The SMB closures stem in many cases from a mounting cash-flow gap, according to a collaborative report by Visa and PYMNTS. Some 76 percent of merchants we studied reported suffering from at least occasional cash flow issues since the outbreak began. That includes nearly half of Main Street SMBs (49 percent) who reported cash-flow challenges “sometimes” or “frequently.” Of those, 83 percent attributed the problem in whole or in part to the pandemic.

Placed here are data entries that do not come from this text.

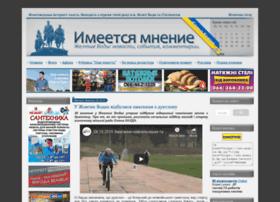 mnenie.dp.ua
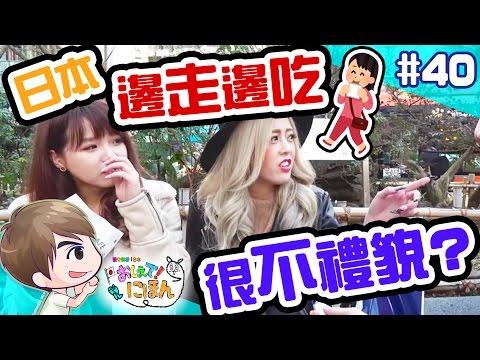 【街訪】在日本邊走邊吃是不禮貌的行爲?【教えてにほん!】#40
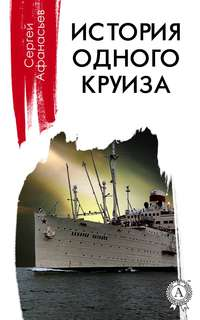 Сергей Афанасьев - История одного круиза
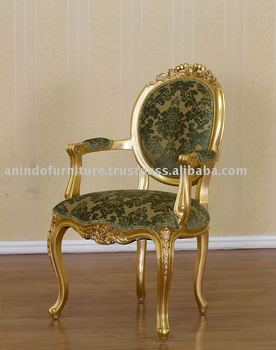 French Reproduction Chair - Gold Gilt Versailles Patterned Arm Chair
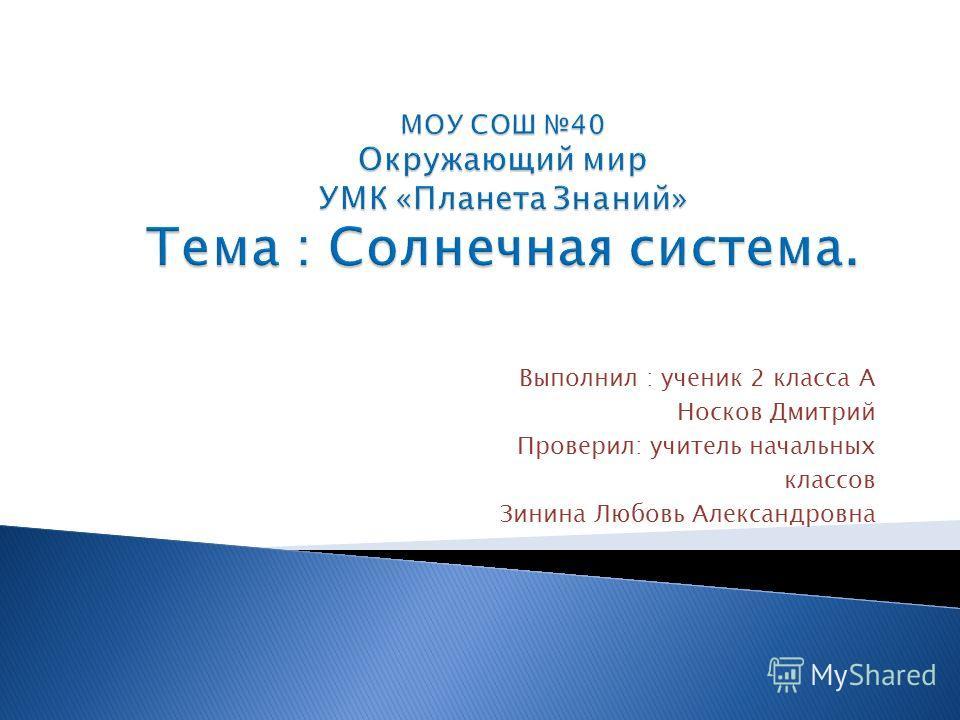 Выполнил : ученик 2 класса А Носков Дмитрий Проверил: учитель начальных классов Зинина Любовь Александровна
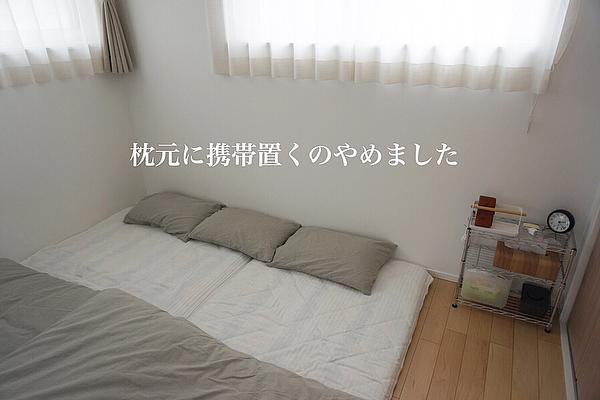 寝室インテリア10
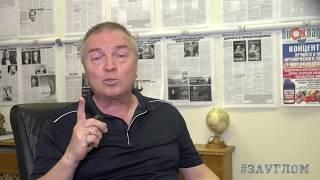 Зачем Абрамович сбежал в Израиль/#ЗАУГЛОМ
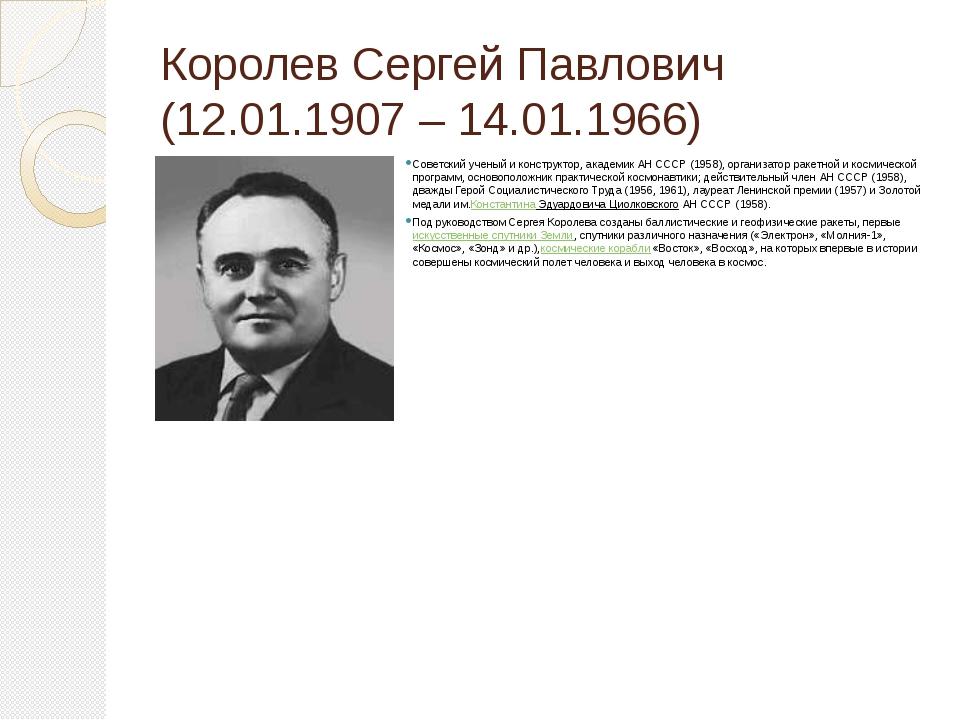 Королев Сергей Павлович (12.01.1907 – 14.01.1966) Советский ученый и конструк...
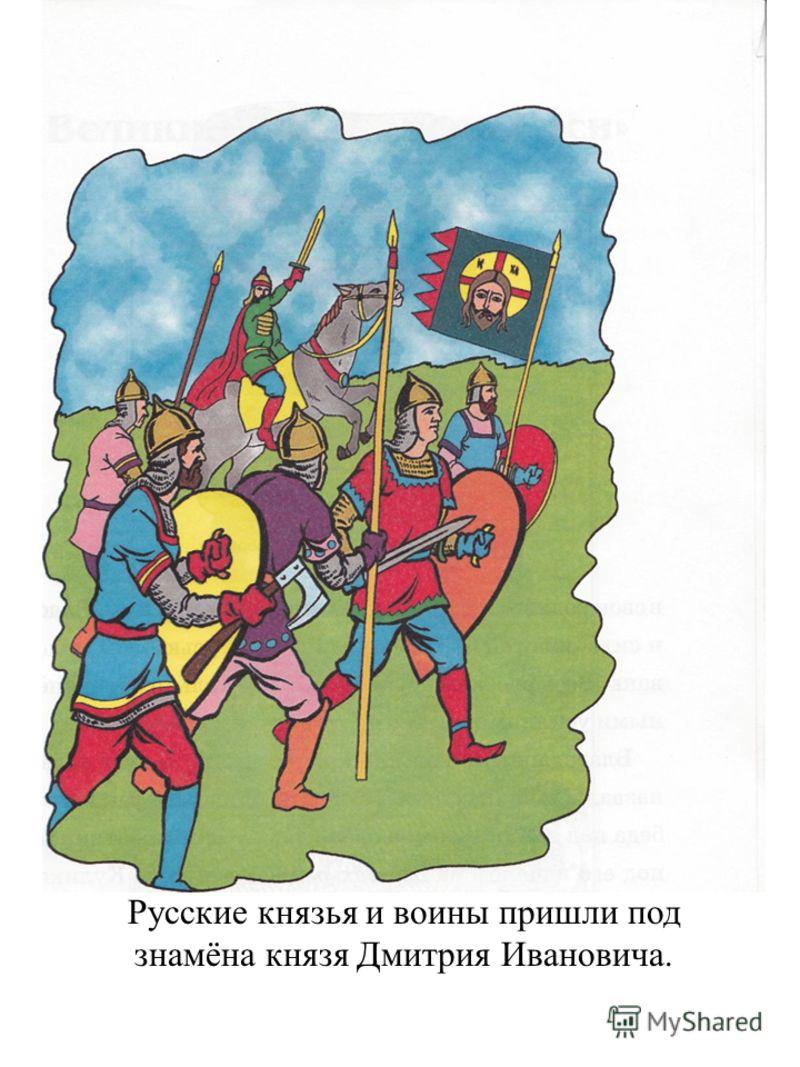 Русские князья и воины пришли под знамёна князя Дмитрия Ивановича.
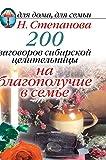 200 plots Siberian healer for the welfare of the family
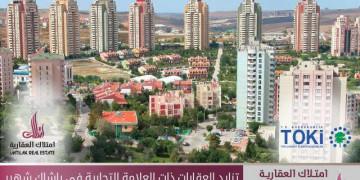 تزايد العقارات ذات العلامات التجارية في باشاك شهير في إسطنبول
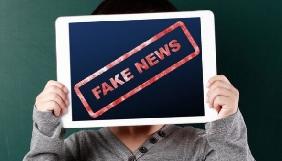 Від «абсолютної правди» до повної брехні: як у Норвегії перевіряють факти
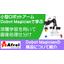 【動画で紹介】DOBOT事例 深層学習を用いた画像処理仕分け編 製品画像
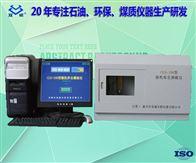 CLS-1000库伦硫测定仪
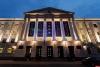 Второй Псковский международный медиафорум «Медиа и современные вызовы» проходит в ПсковГУ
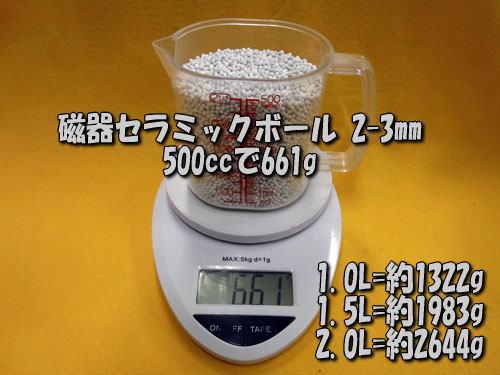 磁器セラミックボール 2-3mmの500ccあたりの重量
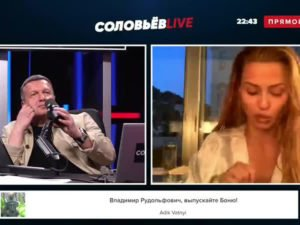 Виктория Боня устроила истерику в эфире Соловьева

As for how they’re navigating those shortfalls, 37 percent of SMB owners are tapping personal funds, while 26 percent are using personal credit cards. Many are also turning to the option of not paying out funds they should. Some 18 percent reported purposely delaying their supplier payments, while 20 percent are delaying payments to their employees.

But such solutions are only temporary stopgaps — and insufficient given that merchants expect the pandemic to depress their business for 222 days on average.

Unsurprising, the survey also demonstrated surging interest in real-time payments settlement. After all, SMBs often lack access to other funding sources to fill holes in their cash flow.

“One of the digital tools in which Main Street SMBs show great interest is real-time merchant fund settlement,” the PYMNT/Visa study found. “Nine out of 10 surveyed Main Street SMBs would consider using real-time settlement capabilities if available, and four out of 10 surveyed Main Street SMBs say they would be ‘very or ‘extremely interested’ in switching to point-of-sale (POS) providers or acquirers that offer that capability.”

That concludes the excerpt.